- Given data:
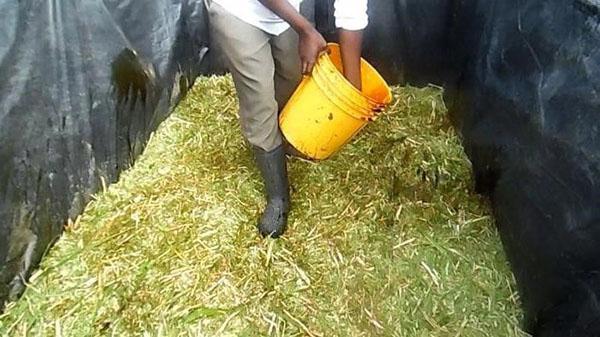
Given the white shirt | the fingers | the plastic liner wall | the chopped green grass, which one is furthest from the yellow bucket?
the plastic liner wall

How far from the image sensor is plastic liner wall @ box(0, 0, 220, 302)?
74.3 inches

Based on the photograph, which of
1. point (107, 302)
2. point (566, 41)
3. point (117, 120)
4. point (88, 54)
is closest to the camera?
point (566, 41)

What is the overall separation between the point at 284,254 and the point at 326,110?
467mm

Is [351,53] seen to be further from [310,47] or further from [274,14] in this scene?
[274,14]

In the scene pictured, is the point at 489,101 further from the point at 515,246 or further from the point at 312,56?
the point at 312,56

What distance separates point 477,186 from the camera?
2.39 metres

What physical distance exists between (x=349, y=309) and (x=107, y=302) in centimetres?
65

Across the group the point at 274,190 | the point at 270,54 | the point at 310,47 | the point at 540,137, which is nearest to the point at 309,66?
the point at 310,47

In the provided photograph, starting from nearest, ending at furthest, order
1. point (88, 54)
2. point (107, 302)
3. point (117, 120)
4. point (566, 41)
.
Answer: point (566, 41)
point (107, 302)
point (88, 54)
point (117, 120)

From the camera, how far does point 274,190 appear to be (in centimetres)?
223

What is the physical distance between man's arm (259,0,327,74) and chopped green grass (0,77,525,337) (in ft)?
1.92

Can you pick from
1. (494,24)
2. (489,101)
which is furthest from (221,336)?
(494,24)

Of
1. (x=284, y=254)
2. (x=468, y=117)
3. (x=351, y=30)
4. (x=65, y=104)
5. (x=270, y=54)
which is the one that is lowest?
(x=284, y=254)

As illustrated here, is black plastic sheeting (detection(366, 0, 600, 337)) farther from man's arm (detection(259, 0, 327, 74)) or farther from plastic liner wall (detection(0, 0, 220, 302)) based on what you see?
plastic liner wall (detection(0, 0, 220, 302))
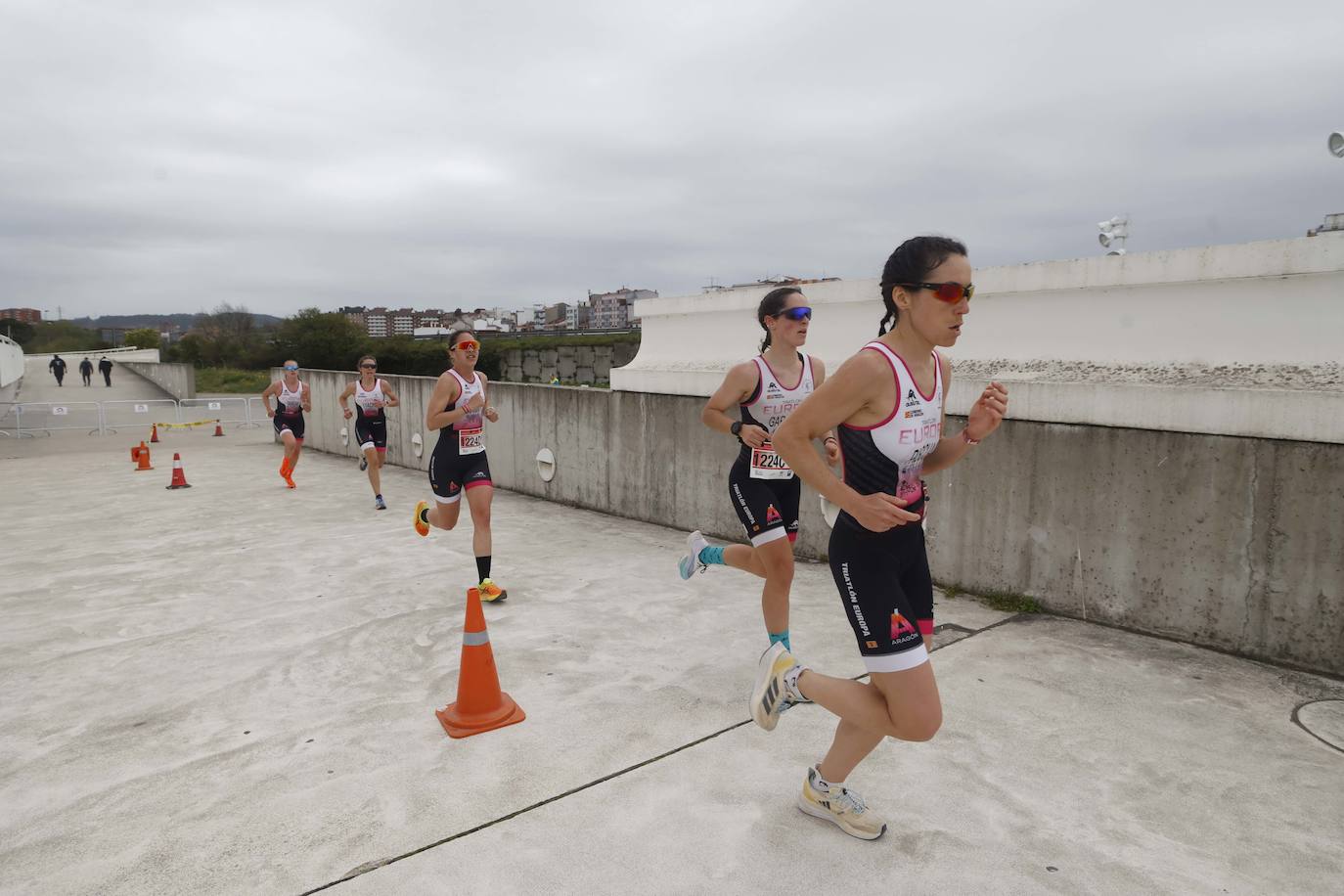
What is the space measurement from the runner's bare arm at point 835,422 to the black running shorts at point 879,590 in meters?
0.17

- Work to do:
Can you copy everything from the line containing "As illustrated here, is" down to the end of the material, word for word, leaving the pictures out?

- Solution:
As illustrated here, is black plastic sheeting (detection(366, 0, 600, 337)) farther from man's arm (detection(259, 0, 327, 74)) or farther from plastic liner wall (detection(0, 0, 220, 302)) based on what you see?
plastic liner wall (detection(0, 0, 220, 302))
What is the space measurement from the runner's bare arm at point 835,422 to the black running shorts at point 879,590 in meters?
0.17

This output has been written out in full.